▶ Problem details
Would you please output the lines of the data below from the one containing "Standing vote fraction: 0%." to the end, exactly and with nothing added?

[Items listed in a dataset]
-- Opening Marker --

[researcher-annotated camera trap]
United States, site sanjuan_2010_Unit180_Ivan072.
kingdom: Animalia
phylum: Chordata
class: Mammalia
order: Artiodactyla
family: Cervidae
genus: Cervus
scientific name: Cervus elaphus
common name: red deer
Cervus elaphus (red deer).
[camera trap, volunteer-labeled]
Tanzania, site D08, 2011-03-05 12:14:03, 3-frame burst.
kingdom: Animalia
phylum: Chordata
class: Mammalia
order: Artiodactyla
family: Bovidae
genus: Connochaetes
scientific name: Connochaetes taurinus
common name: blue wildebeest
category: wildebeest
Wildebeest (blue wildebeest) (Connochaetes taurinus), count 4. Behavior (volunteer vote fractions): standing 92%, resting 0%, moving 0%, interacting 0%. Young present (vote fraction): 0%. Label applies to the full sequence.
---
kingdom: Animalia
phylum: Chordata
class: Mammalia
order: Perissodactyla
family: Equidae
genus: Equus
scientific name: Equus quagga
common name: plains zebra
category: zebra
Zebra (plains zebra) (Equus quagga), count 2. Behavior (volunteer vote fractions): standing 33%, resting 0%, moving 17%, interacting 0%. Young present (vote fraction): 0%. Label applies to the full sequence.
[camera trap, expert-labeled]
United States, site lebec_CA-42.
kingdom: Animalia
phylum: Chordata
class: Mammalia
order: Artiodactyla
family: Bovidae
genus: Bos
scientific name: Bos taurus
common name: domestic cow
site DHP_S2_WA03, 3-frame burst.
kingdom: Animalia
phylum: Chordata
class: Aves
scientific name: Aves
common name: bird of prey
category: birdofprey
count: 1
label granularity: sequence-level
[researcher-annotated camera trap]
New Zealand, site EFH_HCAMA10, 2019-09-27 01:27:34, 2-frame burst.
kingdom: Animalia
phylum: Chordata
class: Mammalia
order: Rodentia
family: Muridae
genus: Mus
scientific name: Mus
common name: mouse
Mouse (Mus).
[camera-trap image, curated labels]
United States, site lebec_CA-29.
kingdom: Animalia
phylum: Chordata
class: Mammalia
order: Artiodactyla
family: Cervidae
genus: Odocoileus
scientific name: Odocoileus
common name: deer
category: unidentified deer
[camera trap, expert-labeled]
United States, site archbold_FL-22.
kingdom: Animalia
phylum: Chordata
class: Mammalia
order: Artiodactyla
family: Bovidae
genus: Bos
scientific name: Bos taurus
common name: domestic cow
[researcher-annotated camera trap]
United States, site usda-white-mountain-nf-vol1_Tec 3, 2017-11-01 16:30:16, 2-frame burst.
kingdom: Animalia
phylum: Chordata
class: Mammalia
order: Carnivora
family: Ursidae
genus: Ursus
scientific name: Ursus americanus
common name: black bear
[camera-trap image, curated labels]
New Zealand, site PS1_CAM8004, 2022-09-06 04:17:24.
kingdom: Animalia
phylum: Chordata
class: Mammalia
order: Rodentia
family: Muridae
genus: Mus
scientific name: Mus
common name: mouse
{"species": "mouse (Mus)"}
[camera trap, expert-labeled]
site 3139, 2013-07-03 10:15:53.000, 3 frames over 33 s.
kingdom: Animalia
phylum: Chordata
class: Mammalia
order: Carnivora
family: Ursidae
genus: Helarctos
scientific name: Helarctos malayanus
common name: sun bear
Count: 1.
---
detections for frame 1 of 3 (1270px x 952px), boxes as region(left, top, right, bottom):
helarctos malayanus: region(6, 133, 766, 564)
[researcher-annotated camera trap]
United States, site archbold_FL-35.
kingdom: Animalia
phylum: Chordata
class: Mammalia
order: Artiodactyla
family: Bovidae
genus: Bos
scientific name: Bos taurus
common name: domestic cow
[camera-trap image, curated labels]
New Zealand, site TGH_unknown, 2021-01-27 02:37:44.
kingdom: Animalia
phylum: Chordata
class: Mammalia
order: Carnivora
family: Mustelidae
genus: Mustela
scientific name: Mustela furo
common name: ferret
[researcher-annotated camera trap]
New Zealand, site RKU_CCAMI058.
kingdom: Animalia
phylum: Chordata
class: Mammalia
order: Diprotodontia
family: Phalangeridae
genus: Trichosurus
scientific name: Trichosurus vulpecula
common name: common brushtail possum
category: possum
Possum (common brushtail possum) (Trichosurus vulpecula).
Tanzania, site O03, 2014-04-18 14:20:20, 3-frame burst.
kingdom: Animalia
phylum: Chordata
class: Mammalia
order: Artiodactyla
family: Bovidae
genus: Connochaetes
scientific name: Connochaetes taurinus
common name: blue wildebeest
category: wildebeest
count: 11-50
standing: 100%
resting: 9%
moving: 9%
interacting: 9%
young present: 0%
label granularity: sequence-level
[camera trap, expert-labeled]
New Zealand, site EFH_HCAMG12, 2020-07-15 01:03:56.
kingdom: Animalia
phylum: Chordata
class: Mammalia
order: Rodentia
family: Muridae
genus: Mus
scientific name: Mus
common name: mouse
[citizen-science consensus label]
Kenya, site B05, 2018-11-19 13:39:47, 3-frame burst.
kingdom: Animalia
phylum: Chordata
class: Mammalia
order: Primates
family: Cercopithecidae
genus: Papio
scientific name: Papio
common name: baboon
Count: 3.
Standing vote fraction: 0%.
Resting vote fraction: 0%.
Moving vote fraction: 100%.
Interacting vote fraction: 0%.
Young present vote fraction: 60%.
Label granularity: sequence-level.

-- Closing Marker --

▶ Output below
Standing vote fraction: 0%.
Resting vote fraction: 0%.
Moving vote fraction: 100%.
Interacting vote fraction: 0%.
Young present vote fraction: 60%.
Label granularity: sequence-level.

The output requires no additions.